WORK TO COMPLETE: Please change "red painted body panel" to "red body panel" throughout the items below and write them all out again with everything else unchanged, leaving out the pictures.

## START GIVEN RECORDS

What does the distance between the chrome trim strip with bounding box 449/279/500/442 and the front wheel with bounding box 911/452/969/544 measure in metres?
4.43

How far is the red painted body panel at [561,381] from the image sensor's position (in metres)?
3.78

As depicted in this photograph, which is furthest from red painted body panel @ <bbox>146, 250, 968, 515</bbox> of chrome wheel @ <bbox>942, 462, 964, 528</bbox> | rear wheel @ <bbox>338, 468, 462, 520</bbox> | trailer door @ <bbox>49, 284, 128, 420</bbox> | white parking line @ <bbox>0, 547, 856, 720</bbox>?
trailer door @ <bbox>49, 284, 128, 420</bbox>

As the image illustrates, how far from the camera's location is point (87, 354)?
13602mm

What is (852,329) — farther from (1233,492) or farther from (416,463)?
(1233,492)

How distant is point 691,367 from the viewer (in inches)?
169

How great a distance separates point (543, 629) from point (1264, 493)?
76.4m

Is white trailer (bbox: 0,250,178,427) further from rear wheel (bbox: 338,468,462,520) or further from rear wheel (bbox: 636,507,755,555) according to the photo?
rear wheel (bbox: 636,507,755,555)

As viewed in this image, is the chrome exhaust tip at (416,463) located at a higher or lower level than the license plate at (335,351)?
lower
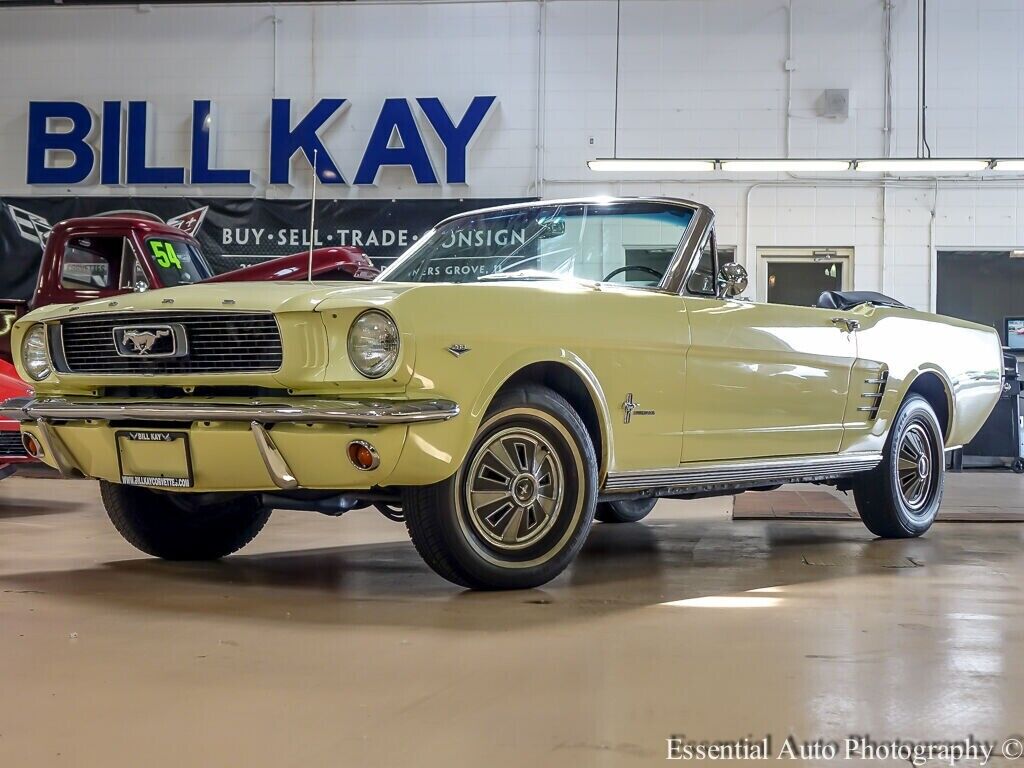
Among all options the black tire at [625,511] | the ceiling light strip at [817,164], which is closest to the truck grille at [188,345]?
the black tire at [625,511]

## END GIVEN RECORDS

TASK RESPONSE:
What does the distance between the chrome trim strip with bounding box 449/279/500/442 and the front wheel with bounding box 911/452/969/544 measure in metres?
4.43

How far is the red body panel at [561,381] from the image sensor's position (in metres)?
3.78

As depicted in this photograph, which is furthest from red body panel @ <bbox>146, 250, 968, 515</bbox> of chrome wheel @ <bbox>942, 462, 964, 528</bbox> | rear wheel @ <bbox>338, 468, 462, 520</bbox> | trailer door @ <bbox>49, 284, 128, 420</bbox> | white parking line @ <bbox>0, 547, 856, 720</bbox>?
trailer door @ <bbox>49, 284, 128, 420</bbox>

As the image illustrates, how far from the camera's location is point (87, 354)?
13602mm

What is (852,329) — farther from (1233,492) or farther from (416,463)?
(1233,492)

How distant is point 691,367 from the viewer (in inches)?
169

How great a distance separates point (543, 629) from point (1264, 493)?
76.4m

Is white trailer (bbox: 0,250,178,427) further from rear wheel (bbox: 338,468,462,520) or further from rear wheel (bbox: 636,507,755,555) according to the photo?
rear wheel (bbox: 636,507,755,555)

As viewed in this image, is the chrome exhaust tip at (416,463) located at a higher or lower level than the license plate at (335,351)?
lower
Among all options the black tire at [625,511] | the ceiling light strip at [817,164], which is closest to the truck grille at [188,345]?
the black tire at [625,511]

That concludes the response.